▸ Provided information
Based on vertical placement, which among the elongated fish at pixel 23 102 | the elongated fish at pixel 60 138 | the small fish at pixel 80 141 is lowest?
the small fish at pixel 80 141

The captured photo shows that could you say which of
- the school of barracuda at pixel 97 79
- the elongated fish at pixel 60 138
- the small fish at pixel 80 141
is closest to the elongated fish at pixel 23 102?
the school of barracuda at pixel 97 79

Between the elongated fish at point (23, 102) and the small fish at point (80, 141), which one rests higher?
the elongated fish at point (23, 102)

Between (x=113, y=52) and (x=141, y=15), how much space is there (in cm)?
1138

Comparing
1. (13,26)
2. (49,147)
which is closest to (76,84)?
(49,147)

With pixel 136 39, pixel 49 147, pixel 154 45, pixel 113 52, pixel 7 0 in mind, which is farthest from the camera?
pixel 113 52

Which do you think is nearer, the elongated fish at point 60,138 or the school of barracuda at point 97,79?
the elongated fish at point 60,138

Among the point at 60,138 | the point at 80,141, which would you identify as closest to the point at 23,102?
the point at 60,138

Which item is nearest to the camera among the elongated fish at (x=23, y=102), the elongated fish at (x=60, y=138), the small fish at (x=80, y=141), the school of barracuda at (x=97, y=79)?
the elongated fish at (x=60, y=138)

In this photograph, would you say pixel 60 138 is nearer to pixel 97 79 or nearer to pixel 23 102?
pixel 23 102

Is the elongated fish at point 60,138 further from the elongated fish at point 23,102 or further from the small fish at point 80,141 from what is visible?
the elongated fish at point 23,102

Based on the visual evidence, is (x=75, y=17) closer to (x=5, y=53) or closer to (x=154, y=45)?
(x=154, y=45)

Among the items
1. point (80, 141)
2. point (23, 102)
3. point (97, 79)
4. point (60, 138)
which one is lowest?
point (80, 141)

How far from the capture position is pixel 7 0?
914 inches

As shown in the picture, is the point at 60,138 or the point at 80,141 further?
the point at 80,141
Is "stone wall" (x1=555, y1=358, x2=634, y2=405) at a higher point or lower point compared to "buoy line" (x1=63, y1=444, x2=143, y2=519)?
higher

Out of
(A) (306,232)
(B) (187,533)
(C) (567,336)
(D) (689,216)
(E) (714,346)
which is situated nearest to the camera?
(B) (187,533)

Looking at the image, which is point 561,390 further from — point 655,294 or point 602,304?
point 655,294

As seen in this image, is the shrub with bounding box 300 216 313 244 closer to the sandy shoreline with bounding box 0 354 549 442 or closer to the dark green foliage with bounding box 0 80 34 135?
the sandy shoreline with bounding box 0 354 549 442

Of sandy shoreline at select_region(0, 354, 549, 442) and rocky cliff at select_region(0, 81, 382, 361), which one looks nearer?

▸ Short task
Copy all of the data exactly.

▸ Exercise answer
Based on vertical placement, which among the elongated fish at pixel 23 102 | the elongated fish at pixel 60 138 | the small fish at pixel 80 141 is lowest?
the small fish at pixel 80 141

The captured photo shows that could you say which of
- the school of barracuda at pixel 97 79
- the elongated fish at pixel 60 138
- the small fish at pixel 80 141
is closest to the elongated fish at pixel 23 102?
the school of barracuda at pixel 97 79

Between the elongated fish at point (23, 102) and the small fish at point (80, 141), which one rests higher?
the elongated fish at point (23, 102)

Between (x=113, y=52) and (x=141, y=15), how much space is there (in cm)?
1138

Comparing
1. (13,26)
2. (49,147)
which is closest to (76,84)?
(49,147)

With pixel 136 39, pixel 49 147, pixel 154 45, pixel 113 52, pixel 7 0 in mind, which is farthest from the camera?
pixel 113 52

Which do you think is nearer, the elongated fish at point 60,138 or the school of barracuda at point 97,79?
the elongated fish at point 60,138

Among the point at 60,138 | the point at 80,141, which would you identify as closest to the point at 23,102?
the point at 60,138

Which item is nearest to the camera among the elongated fish at (x=23, y=102), the elongated fish at (x=60, y=138), the small fish at (x=80, y=141), the school of barracuda at (x=97, y=79)?
the elongated fish at (x=60, y=138)

In this photograph, would you say pixel 60 138 is nearer to pixel 97 79 or nearer to pixel 23 102?
pixel 23 102

Is the elongated fish at point 60,138 further from the elongated fish at point 23,102 or further from the small fish at point 80,141 from what is visible?
the elongated fish at point 23,102

Based on the visual evidence, is (x=75, y=17) closer to (x=5, y=53) or closer to (x=154, y=45)?
(x=154, y=45)

Among the items
1. point (80, 141)
2. point (23, 102)
3. point (97, 79)
4. point (60, 138)
which one is lowest?
point (80, 141)

How far from the capture position is pixel 7 0?
914 inches

As shown in the picture, is the point at 60,138 or the point at 80,141 further?
the point at 80,141
Is "stone wall" (x1=555, y1=358, x2=634, y2=405) at a higher point or lower point compared to "buoy line" (x1=63, y1=444, x2=143, y2=519)?
higher

Out of
(A) (306,232)
(B) (187,533)
(C) (567,336)
(D) (689,216)
(E) (714,346)
which is situated nearest to the camera?
(B) (187,533)

Looking at the image, which is point 561,390 further from — point 655,294 or point 602,304?
point 655,294

As seen in this image, is the shrub with bounding box 300 216 313 244 closer to the sandy shoreline with bounding box 0 354 549 442 or closer to the dark green foliage with bounding box 0 80 34 135?
the sandy shoreline with bounding box 0 354 549 442

Of sandy shoreline at select_region(0, 354, 549, 442) and rocky cliff at select_region(0, 81, 382, 361), which one looks nearer?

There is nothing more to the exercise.